Pintado fue testigo de toda la operación oculto tras el tronco de un frondoso castaño de indias mientras fingía contemplar las aguas del Napo al encuentro del Amazonas. Luego siguió al grupo a la distancia suficiente para no ser descubierto.
Al llegar al hotel pensó en entrar en la habitación de Stewart y esponjar su cara a hostias hasta sacarle el paradero de Elena, pero entendió a tiempo que aquel jodido cabrón era demasiado grande, y seguramente experimentado, para él. Decidió esperar fuera. Se apostó en el pasillo de recepción, a cubierto tras el follaje de un macetón, y esperó mientras ojeaba un desgastado ejemplar de un diario local atrasado. Un buen rato después dedujo que la presa pasaría toda la noche en su guarida, disfrutando de los placeres proporcionados por las dos nativas. Como estaba muy cansado, y además sería demasiado evidente si se quedaba allí, hecho un pasmarote, el resto del tiempo, se retiró a su habitación después de entregar una generosa propina al encargado de la recepción para que lo avisara, en el caso de que el británico decidiera abandonar el hotel por sorpresa.
Durante la agobiante noche apenas durmió un par de horas, el resto del tiempo lo pasó en un duermevela interminable soportando apenas la humedad sofocante del cuarto y el ruido impenitente del viejo aparato de aire acondicionado publicitado como el súmmum del confort en aquellas latitudes. Al amanecer se tiró de la cama y se duchó bajo un asqueroso chorro de agua, sucia como el chocolate. Salió de nuevo a su posición de oteo y esperó con impaciencia hasta que su antagonista apareció por la recargada arcada de recepción.
El Gringo parecía relajado tras la noche de juerga, su mirada, satisfecha y altiva, era la de un buitre saciado en un muladar. Iba vestido con una sahariana anticuada y calzaba unas viejas botas de cuero ensebado que por su aspecto debían haber dado al menos un par de vueltas al mundo. Pintado agarró la pequeña mochila de viaje, donde llevaba el pasaporte, el dinero y el regalito que le había hecho el Comandante Cardón, y esperó hasta que salió el británico.
Cuando abandonó el hotel apenas tuvo tiempo de lanzarse de cabeza al primer vehículo que le salió al paso y, con un billete en la mano, pedirle al conductor que siguiera al motocarro que transportaba al británico, calle abajo camino del malecón. La persecución por las bacheadas calles llegó a su fin después de estar a punto de volcar un par de veces y de casi atropellar varias más a los aguerridos habitantes de la ciudad de las visitadoras.
Al llegar al muelle empezó llover con desesperación, el agua golpeaba con furia contra el tejado de chapa y al rebotar formaba una cortina tupida que impedía ver más allá del siguiente edificio.

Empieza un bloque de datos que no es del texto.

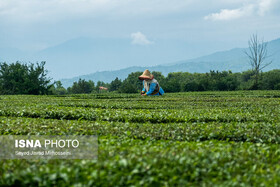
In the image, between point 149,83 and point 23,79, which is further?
point 23,79

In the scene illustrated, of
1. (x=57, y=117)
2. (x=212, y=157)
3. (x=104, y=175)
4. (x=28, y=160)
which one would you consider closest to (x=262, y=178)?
(x=212, y=157)

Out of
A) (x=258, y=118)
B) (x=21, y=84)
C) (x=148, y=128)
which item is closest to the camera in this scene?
(x=148, y=128)

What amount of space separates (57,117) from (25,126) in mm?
3516

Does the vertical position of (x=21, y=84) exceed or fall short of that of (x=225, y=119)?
it exceeds it

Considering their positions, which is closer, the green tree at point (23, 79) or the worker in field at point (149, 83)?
the worker in field at point (149, 83)

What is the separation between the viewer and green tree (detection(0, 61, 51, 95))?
38156 millimetres

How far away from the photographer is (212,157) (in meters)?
5.14

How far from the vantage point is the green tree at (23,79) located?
38156 millimetres

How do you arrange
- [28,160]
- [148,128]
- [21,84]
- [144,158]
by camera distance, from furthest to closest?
1. [21,84]
2. [148,128]
3. [28,160]
4. [144,158]

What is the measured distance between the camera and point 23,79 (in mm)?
38781

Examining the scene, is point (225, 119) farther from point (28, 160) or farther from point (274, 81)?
point (274, 81)

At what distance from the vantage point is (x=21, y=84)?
38.1 meters

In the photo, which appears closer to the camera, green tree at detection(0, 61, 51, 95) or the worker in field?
the worker in field

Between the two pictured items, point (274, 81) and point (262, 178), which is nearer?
point (262, 178)
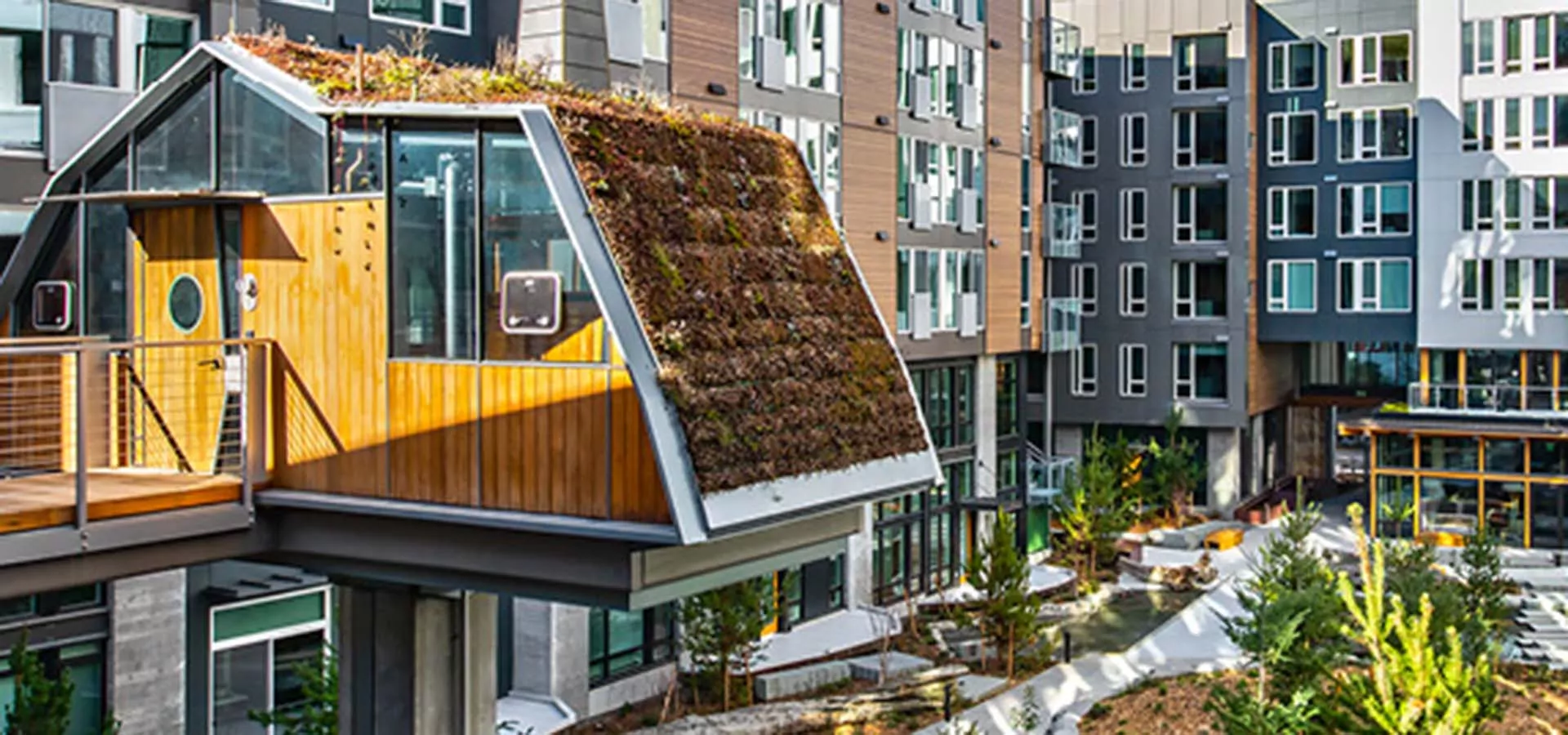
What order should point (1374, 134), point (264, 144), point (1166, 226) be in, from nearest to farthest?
1. point (264, 144)
2. point (1374, 134)
3. point (1166, 226)

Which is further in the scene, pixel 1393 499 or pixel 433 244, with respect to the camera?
pixel 1393 499

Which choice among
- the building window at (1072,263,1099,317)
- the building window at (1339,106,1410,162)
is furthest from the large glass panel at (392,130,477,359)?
the building window at (1339,106,1410,162)

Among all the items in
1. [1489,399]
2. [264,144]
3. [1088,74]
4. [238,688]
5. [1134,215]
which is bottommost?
[238,688]

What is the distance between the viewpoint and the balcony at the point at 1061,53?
42719 mm

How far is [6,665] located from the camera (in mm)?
17422

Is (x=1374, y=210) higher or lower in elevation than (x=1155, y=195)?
lower

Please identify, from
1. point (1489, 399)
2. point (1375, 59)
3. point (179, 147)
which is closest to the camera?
point (179, 147)

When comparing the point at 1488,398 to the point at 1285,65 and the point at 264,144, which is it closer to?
the point at 1285,65

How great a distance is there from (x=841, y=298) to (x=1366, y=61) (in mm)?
42890

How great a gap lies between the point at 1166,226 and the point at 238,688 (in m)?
37.5

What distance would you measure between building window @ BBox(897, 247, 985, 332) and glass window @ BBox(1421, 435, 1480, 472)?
52.5 feet

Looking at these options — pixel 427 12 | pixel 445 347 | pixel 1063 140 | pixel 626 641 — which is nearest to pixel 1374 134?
pixel 1063 140

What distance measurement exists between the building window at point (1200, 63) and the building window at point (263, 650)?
37415 mm

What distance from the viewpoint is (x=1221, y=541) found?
148ft
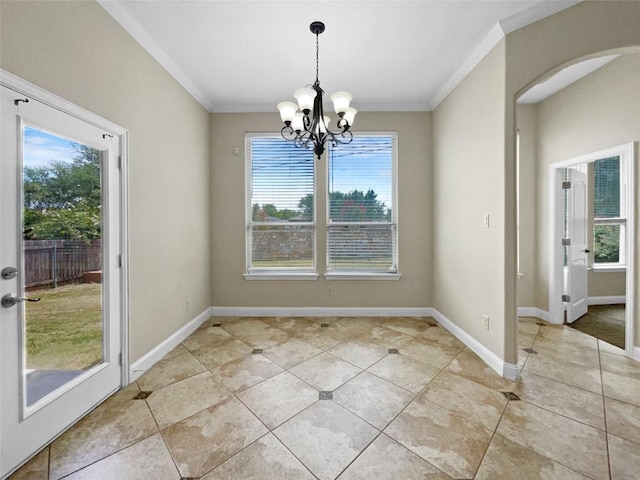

Pronto la ribera empezó a volcar hacía el río un torrente de lodo y residuos de todas clases. Una gotera le puso empapado cuando el plástico que la cubría se anegó de agua y le desembolsó encima un cubo de un líquido opalino y espumante.
Stewart esperaba en el embarcadero, bajo un techado de hojas de palma, a que escampara para abordar el deslizador que había alquilado. Gracias a la lluvia Pintado también tuvo tiempo de arreglar con otro fulano, que trajinaba junto a la palizada, la persecución río abajo.
Treinta minutos después seguía cayendo agua, pero la lluvia había disminuido lo suficiente para que el británico decidiera emprender la marcha.
Pintado no tuvo tiempo de buscar un chubasquero de plástico como había hecho el Gringo, así que se resignó a su suerte y embarcó algunos minutos después para iniciar de nuevo la persecución.
El agua se le deslizaba por el cuello, introduciéndose por dentro de la ropa, corriendo por la espalda, haciéndole sentir incómodo. A los diez minutos estaba empapado, de pies a cabeza, como si se hubiera dado un baño con la ropa puesta.
El barquero –un mestizo de origen incierto- lo miraba agarrado a la caña del fuera borda y sonreía extrañado por la extravagancia del español, al que consideraba un loco, aunque le había pagado a tocateja lo que él apenas ganaba en un par de semanas transportando mercancías desde las aldeas de la jungla hasta Iquitos. Pintado le había pedido que se confundiera entre el denso tráfico fluvial, así que mientras el piloto zigzagueaba en el río, como perseguido por el diablo, él vigilaba la trazada de la embarcación que transportaba a Stewart a varios cientos de metros de distancia.
Al salir al curso principal del Amazonas navegaron cinco millas por la margen izquierda, hasta llegar a la Refinería, y luego recorrieron casi diez millas río abajo en el centro del río, hasta encontrar un brazo que se separaba del cauce principal. Allí el tráfico era mínimo y Pintado pidió a su piloto que dejaran mayor distancia. Se pegaron a la orilla y dejaron que la otra lancha se alejara hasta casi perderla de vista, afortunadamente el mestizo tenía una vista excelente y eso les permitió seguirlos a distancia sin ser descubiertos.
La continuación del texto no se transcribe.